I'm back. Yup, our Early Arnold series is over, but how could I resist this important oversight in your oeuvre? Christmas in Connecticut _(1992) is not some embarrassing got-to-get-paid mistake from your pre-Conan the Barbarian_ days. You're the muscle behind this made-for-TV mess that came out at the peak of your prime. The question is why? WHY? I'm guessing the answer begins and ends with your unparalleled ambition. That's why imagining your stilted direction behind every scene gave me a perverse pleasure, like watching the Christmas equivalent of Tommy Wiseau's The Room.
The first time I felt your hand was during the hilariously inept mountainside rescue by Jefferson Jones (Kris Kristofferson) that kicks off the story. He digs a kid up from the snow, drops him a few times, and stumbles through one of the fakest storms I've ever had the pleasure of laughing through. "Dats great, yah! More esspresion! Show da snow you a man!," I pictured you saying. From there, the world's most cliched producer (Tony Curtis) ropes Jeffereson into a Christmas special with fraudulent cooking show host Elizabeth Blane (Dyan Cannon). A mixture of zany antics and adultery follow, both of which you're all too familiar with.
There's no point in analyzing things too closely, though--you obviously didn't.
As the biggest movie star in the world, failure must have seemed completely out of your reach. Or did it? It's no doubt a calculated choice to remake a 1940s semi-classic in the relatively safe confines of a Christmas TV special. But unlike the characters you play, who never miss a shot, shooting a scene as the director is not nearly so easy. I'm sure you felt confident though, having worked with top talent from the time: James Cameron (twice!), Paul Verhoeven, John McTiernan, and even two comedies with Ivan Reitman. None of that seems to matter though, since your only inspiration seems to be that dorky film you made before breaking into the big-time, The Villain.
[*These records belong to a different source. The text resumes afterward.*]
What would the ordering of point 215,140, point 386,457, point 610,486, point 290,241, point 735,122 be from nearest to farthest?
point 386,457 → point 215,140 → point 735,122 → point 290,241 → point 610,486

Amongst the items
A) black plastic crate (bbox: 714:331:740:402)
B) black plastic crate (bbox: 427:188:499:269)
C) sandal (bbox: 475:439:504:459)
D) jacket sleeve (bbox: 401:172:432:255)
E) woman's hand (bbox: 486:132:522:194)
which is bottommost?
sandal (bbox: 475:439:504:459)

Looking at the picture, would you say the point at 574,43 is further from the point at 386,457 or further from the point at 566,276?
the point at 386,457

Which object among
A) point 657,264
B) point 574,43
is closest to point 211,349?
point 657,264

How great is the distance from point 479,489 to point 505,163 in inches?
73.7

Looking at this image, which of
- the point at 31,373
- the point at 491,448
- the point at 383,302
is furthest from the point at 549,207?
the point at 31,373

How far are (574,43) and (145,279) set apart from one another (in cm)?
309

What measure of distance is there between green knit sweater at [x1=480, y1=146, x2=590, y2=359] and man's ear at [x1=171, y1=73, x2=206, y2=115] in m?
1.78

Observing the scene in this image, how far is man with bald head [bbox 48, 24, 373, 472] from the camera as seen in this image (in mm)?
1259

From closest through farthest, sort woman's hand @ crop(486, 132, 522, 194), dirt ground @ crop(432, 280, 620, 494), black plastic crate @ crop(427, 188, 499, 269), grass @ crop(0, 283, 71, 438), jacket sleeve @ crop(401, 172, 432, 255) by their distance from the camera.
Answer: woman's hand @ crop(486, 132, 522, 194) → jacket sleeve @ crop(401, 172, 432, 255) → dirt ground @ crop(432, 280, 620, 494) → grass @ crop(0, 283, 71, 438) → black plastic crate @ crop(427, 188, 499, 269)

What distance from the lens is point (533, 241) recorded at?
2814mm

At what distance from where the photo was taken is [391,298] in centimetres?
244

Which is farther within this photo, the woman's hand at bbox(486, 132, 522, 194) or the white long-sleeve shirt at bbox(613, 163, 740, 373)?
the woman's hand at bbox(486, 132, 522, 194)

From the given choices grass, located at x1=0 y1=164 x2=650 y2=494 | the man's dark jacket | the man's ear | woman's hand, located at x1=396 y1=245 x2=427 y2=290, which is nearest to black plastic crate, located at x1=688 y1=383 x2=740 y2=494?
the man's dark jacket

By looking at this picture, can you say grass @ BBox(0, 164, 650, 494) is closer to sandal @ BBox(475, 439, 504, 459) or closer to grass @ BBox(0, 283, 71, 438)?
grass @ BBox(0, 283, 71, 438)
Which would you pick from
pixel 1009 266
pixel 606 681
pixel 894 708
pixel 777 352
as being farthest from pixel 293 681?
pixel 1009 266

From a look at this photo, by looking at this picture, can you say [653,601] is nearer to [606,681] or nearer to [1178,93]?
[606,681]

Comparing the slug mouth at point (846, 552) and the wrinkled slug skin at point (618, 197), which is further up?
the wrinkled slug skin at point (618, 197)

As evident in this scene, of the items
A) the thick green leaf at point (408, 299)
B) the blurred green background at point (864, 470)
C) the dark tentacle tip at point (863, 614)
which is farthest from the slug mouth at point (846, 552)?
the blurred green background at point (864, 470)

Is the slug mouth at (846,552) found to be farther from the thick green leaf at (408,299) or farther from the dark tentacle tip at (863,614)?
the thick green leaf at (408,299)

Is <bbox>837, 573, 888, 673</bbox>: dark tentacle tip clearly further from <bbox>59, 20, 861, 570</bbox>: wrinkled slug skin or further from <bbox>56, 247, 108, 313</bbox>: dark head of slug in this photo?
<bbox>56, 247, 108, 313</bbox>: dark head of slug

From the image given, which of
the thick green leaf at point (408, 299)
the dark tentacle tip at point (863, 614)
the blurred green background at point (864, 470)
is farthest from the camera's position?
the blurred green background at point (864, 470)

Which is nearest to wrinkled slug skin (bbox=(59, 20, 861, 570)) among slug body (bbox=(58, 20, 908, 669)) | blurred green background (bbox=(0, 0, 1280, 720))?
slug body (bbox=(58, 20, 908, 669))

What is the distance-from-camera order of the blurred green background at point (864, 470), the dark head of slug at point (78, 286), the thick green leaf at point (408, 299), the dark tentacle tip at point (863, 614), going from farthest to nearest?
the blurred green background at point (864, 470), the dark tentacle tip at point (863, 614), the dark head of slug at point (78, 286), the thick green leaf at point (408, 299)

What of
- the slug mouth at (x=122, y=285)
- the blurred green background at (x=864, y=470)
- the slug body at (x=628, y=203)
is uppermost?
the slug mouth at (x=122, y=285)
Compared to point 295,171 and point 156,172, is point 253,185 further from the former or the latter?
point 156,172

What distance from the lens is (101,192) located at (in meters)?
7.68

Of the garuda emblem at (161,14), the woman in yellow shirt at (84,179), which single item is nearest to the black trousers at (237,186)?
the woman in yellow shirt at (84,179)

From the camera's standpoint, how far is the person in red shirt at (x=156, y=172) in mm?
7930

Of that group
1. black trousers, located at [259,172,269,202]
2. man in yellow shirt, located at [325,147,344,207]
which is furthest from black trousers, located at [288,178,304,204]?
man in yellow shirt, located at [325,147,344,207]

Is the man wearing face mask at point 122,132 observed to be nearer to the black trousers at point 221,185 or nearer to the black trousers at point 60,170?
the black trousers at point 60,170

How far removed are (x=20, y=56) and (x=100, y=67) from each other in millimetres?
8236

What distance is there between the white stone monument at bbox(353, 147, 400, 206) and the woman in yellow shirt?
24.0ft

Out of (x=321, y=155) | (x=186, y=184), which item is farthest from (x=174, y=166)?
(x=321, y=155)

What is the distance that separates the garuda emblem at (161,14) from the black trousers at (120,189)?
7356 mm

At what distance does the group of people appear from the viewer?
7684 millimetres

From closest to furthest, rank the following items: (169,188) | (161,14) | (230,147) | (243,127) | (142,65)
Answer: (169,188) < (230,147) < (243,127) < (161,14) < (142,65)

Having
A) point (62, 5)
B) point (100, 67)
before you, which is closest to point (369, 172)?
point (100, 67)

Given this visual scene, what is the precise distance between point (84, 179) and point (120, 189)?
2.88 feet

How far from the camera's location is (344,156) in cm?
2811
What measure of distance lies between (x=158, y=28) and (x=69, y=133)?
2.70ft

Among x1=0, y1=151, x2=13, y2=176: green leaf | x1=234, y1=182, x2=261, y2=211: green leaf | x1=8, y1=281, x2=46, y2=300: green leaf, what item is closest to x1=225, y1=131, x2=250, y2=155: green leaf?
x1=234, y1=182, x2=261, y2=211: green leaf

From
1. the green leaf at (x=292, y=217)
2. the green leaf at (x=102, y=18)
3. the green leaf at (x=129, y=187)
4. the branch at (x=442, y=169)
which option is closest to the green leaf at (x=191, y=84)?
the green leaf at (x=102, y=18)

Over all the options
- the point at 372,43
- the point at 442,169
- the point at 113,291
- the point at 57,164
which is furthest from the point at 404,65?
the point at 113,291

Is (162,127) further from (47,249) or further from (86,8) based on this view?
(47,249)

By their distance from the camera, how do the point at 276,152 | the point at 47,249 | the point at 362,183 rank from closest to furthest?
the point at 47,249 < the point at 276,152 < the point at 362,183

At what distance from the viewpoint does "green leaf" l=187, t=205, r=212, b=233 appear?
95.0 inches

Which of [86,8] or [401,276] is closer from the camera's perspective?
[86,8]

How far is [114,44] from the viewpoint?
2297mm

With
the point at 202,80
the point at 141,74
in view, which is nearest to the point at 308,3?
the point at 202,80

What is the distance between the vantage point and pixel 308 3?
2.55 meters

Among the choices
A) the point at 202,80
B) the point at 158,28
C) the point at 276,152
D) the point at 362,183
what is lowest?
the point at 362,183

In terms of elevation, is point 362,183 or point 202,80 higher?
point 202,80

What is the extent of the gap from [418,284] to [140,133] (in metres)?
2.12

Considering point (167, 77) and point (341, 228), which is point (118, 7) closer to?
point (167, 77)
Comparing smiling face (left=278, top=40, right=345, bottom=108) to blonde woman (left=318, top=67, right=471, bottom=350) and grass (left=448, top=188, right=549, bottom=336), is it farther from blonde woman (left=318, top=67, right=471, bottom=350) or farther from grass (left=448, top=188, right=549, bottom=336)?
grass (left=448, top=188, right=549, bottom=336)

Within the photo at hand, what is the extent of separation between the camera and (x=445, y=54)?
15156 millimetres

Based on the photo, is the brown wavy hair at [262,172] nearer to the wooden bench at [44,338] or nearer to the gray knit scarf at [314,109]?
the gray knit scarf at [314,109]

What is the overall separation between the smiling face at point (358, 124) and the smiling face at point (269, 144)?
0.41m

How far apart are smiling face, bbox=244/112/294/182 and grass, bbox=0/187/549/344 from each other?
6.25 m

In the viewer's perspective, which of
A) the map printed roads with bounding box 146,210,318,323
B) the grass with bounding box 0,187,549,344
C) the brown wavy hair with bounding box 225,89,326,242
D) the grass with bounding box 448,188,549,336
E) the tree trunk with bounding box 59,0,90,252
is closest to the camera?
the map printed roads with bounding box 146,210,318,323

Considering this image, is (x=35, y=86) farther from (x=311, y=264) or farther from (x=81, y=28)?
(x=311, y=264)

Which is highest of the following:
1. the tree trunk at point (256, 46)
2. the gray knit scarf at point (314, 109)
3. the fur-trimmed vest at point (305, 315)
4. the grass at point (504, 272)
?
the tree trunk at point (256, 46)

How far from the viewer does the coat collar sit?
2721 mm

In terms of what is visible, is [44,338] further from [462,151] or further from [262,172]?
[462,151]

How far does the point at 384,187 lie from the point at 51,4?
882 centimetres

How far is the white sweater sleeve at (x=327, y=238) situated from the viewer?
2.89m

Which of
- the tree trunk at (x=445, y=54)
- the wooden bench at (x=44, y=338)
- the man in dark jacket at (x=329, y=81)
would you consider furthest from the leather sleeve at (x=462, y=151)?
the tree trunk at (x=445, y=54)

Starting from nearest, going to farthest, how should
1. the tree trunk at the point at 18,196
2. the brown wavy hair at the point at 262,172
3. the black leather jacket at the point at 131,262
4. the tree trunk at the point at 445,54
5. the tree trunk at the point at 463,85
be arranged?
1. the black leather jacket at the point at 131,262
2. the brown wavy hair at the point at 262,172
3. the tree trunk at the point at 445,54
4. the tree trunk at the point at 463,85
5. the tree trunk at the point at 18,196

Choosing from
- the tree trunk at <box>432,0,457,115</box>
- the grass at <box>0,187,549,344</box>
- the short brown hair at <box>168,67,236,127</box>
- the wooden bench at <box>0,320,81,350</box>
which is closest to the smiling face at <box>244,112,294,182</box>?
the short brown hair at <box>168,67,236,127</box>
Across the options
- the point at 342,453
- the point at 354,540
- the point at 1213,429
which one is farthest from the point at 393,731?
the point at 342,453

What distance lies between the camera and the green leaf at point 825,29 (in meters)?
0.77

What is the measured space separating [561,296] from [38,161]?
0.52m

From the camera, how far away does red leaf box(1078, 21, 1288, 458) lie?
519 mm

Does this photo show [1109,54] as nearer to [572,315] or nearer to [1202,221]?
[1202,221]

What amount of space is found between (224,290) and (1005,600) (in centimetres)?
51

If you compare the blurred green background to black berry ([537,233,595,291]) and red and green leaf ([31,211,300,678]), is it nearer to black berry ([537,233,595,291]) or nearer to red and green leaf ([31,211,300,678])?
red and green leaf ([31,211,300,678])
From the half-hearted humour to the wildly inconsistent performances, it's no surprise this film isn't part of the annual holiday season TV rotation. It might, however, have a chance at being a midnight movie classic if we organize a call-and-response crowd participation version. Imagine: theaters full of people screaming out your presumed direction in Austrian accents. This could be the catalyst for the comeback you're looking for. We can start with the Mayfair Theatre in Ottawa - what do you say?